Yasa koyucu da, bu hak ihlalini dikkate alarak, 6459 sayılı Kanunun 6. maddesiyle 2942 sayılı Kanunun 10. maddesine eklenen fıkrada (yürürlük tarihi 30.04.2013) kamulaştırma bedelinin tesbiti için açılan davanın dört ay içinde sonuçlandırılmaması halinde, tespit edilen bedele bu sürenin bitiminden itibaren faiz uygulanmasına ilişkin düzenleme getirmiştir.

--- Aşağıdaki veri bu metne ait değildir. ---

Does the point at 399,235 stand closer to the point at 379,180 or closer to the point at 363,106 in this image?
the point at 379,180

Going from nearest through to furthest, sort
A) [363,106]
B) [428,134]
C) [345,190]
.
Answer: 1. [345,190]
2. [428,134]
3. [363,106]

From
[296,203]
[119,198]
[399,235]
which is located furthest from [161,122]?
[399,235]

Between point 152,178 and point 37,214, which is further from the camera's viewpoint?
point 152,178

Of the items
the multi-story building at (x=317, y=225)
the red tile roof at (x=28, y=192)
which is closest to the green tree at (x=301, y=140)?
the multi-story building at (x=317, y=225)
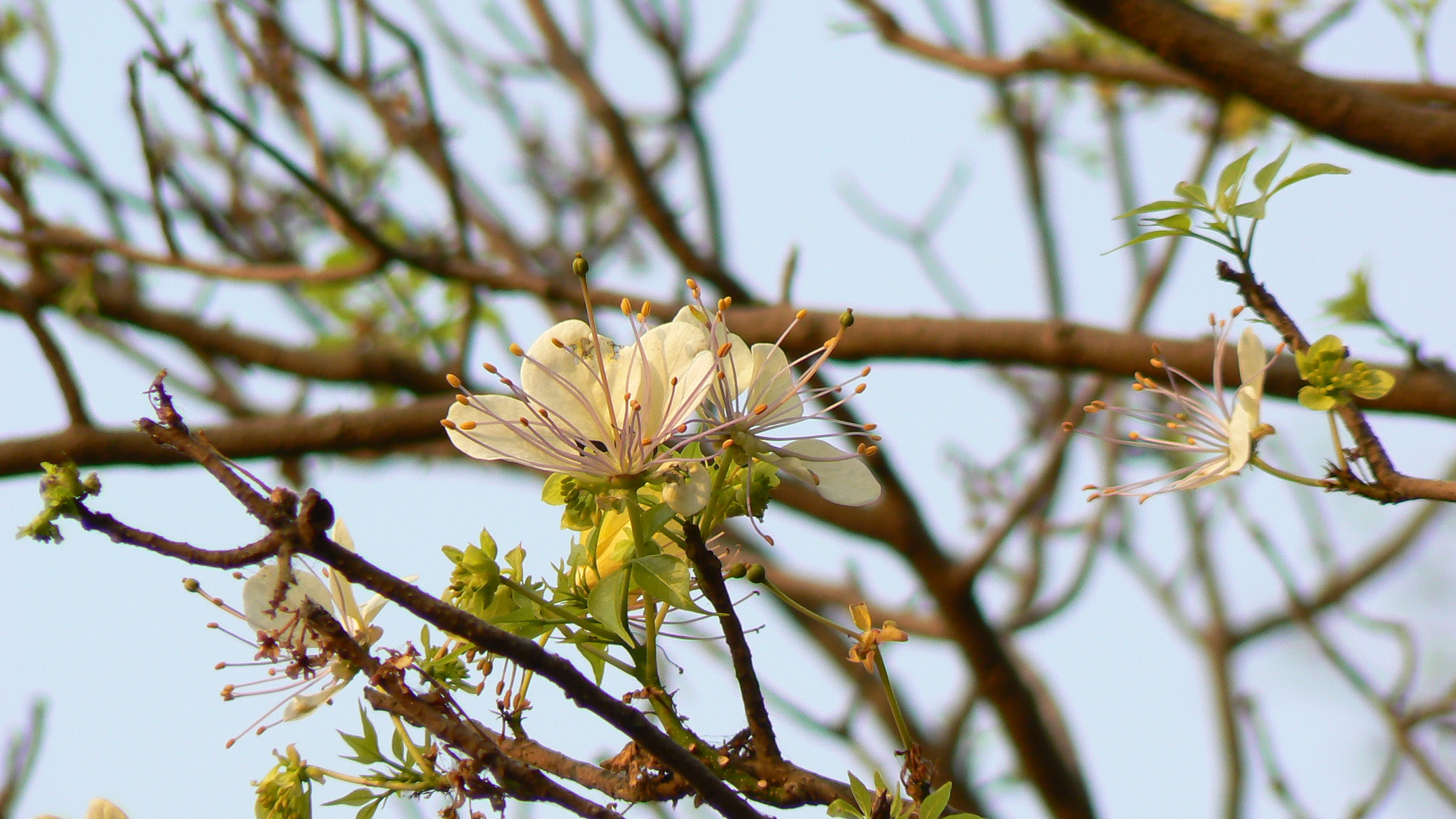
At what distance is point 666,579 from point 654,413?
0.19 m

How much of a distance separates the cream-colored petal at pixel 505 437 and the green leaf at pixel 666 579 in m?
0.14

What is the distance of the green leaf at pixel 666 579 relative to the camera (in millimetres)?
1011

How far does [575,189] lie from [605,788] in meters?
4.14

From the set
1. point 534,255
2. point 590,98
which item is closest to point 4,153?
point 590,98

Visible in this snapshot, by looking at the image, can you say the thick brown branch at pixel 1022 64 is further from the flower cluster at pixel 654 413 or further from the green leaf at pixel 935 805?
the green leaf at pixel 935 805

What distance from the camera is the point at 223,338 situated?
305cm

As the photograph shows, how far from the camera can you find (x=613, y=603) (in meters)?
1.03

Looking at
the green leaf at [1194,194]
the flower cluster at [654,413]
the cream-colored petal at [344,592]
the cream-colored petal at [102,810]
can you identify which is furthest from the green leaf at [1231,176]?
the cream-colored petal at [102,810]

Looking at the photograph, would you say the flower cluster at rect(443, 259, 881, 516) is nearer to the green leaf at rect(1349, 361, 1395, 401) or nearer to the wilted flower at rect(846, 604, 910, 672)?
the wilted flower at rect(846, 604, 910, 672)

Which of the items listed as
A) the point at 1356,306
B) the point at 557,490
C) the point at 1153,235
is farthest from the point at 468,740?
the point at 1356,306

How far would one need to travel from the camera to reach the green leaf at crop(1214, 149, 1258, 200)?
1.12 m

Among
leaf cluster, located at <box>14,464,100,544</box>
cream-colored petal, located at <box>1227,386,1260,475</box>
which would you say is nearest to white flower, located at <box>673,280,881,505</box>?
cream-colored petal, located at <box>1227,386,1260,475</box>

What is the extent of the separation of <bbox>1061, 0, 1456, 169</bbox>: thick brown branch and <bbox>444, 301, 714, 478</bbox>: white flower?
4.74 ft

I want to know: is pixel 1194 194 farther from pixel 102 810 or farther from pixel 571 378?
pixel 102 810
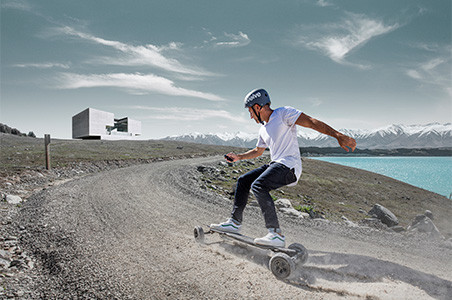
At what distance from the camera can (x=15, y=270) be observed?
14.1 ft

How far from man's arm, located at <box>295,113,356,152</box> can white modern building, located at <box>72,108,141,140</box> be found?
8815 centimetres

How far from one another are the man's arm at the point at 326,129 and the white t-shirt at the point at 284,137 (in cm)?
13

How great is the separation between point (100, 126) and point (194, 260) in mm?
91199

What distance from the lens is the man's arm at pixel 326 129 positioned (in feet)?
12.1

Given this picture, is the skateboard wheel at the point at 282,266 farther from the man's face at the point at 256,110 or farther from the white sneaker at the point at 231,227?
the man's face at the point at 256,110

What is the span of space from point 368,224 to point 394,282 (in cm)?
910

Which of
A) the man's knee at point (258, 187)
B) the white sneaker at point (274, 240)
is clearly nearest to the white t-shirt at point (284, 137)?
the man's knee at point (258, 187)

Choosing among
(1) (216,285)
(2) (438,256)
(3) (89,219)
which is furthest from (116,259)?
(2) (438,256)

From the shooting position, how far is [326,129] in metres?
3.82

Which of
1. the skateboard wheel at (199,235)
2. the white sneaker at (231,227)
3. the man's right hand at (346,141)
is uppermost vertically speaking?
the man's right hand at (346,141)

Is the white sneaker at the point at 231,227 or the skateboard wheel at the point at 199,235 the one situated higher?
the white sneaker at the point at 231,227

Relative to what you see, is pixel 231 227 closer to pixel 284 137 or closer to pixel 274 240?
pixel 274 240

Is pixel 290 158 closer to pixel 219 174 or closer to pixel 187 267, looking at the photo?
pixel 187 267

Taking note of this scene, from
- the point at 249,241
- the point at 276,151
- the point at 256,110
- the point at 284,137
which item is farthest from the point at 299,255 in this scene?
the point at 256,110
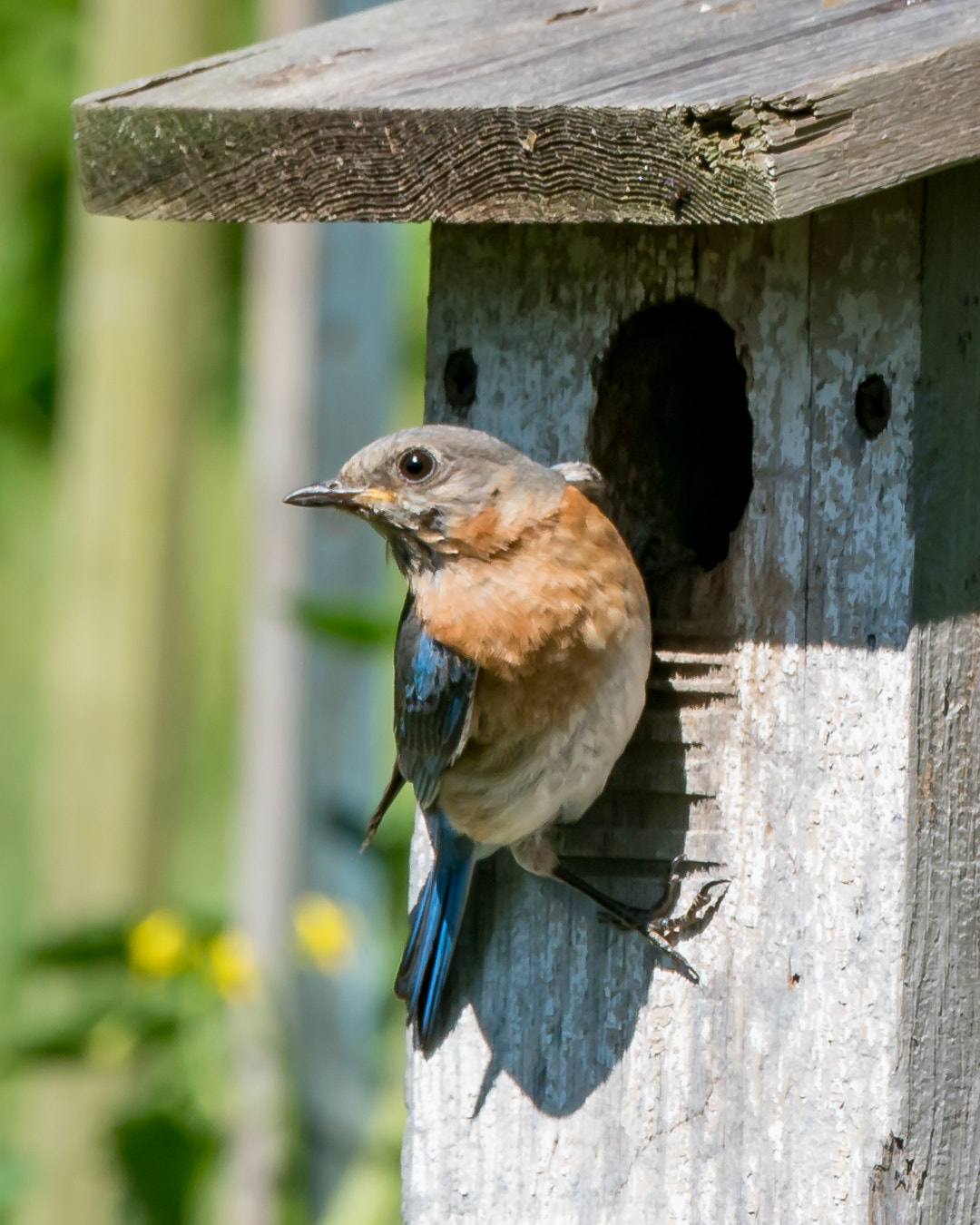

Her ne kadar, getirilen bu faiz hükmü maddi hukuka ilişkin olup, aynı yasanın 29. maddesi gereğince yayımı tarihinden sonra açılacak davalara uygulanması gerekir ise de; 30.04.2013 tarihinden sonra açılacak davalar için yapılan bu düzenleme ile Anayasa Mahkemesinin makul süreyi aşan yargılamanın hak ihlali oluşturduğuna ilişkin kararı birlikte değerlendirildiğinde, 30.04.2013 tarihinden önce açılmış ve henüz kesinleşmemiş kamulaştırma bedelinin tespiti ve tescili davalarında öngörülen dört aylık yargılama süresinin makul süre kabul edilerek,
hakkaniyet gereğince taşınmaz malikinin zararının giderilmesi amacıyla 27. madde gereğince acele el koyma dosyasında tespit edilen ve ödenen bedelin de mahsubu ile dava tarihinden itibaren dört aylık sürenin bittiği tarihten (bozma kararı ile hükmedilen kamulaştırma bedelinin düştüğü de dikkate alındığında) ilk karar tarihine kadar tespit edilen kamulaştırma bedeline faiz uygulanması gerektiğinin düşünülmemesi,
Doğru değil ise de; bu hususların düzeltilmesi yeniden yargılama yapılmasını gerektirmediğinden, gerekçeli kararın hüküm fıkrasının birinci bendinde yer alan “Fazla yatırıldığı anlaşılan 142164,06 TL kamulaştırma bedelinin talebi halinde davalıdan alınarak davacı ... Müdürlüğüne verilmesine" ibaresinin metinden çıkartılarak yerine "Davacı idarece fazla yatırılmış olan 142164,06 TL bedelin davalı tarafça bankadan çekilmesine kadar varsa işlemiş olan mevduat faizi ile birlikte davalıdan alınarak davacı ..."ne verilmesine” ibaresinin yazılması ve yine gerekçeli kararın hüküm fıkrasının birinci bendinde yer alan "TESPİTİNE" kelimesinden sonra gelmek üzere "Davalı lehine tespit edilen 744876,00 TL kamulaştırma bedelinden acele el koyma dosyasında ödenen 664488 TL mahsup edildikten sonra geriye kalan 80388 TL"ye 29.04.2012 gününden itibaren ilk karar tarihi olan 28.09.2012 tarihine kadar yasal faiz uygulanmasına” ibaresinin eklenmesi suretiyle 6100 sayılı HMK.ya 6217 sayılı Kanunla eklenen Geçici 3. madde gözetilerek HUMK.nun 438. maddesi uyarınca hükmün düzeltilmesine ve düzeltilmiş bu şekli ile ONANMASINA, temyiz peşin harçlarının istek halinde temyiz edenlere iadesine, 27.04.2015 gününde oybirliğiyle karar verildi.